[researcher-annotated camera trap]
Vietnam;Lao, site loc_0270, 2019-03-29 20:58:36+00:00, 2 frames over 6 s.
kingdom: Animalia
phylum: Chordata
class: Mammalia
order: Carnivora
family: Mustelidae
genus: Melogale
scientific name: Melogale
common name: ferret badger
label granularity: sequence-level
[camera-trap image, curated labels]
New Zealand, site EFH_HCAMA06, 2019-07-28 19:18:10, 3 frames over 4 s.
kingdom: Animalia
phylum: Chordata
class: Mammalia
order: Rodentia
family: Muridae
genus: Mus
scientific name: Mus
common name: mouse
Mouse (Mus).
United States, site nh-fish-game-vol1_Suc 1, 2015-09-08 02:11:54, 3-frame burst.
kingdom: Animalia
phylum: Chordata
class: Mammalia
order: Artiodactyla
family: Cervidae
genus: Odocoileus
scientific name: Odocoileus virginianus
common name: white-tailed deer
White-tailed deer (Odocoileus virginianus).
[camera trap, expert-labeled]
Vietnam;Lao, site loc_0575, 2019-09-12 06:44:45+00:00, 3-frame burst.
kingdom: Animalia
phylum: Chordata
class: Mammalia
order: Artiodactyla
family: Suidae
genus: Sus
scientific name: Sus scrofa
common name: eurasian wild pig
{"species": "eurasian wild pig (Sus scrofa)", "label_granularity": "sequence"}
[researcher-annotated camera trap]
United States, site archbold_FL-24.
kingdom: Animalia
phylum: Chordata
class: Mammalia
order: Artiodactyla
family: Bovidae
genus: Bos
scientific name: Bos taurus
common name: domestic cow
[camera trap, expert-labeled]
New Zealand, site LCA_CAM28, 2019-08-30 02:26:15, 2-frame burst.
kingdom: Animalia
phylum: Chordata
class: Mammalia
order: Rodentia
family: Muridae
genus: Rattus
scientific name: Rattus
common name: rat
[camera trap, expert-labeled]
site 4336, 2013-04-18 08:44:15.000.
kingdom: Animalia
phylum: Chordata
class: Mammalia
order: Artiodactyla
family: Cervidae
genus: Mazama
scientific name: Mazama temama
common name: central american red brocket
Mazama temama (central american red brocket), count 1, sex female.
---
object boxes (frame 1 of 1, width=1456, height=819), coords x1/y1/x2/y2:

-=-=-=-=-

**Requirement**
Copy whichever lines of the records above contain the word "eurasian".

**Result of this task**
common name: eurasian wild pig
{"species": "eurasian wild pig (Sus scrofa)", "label_granularity": "sequence"}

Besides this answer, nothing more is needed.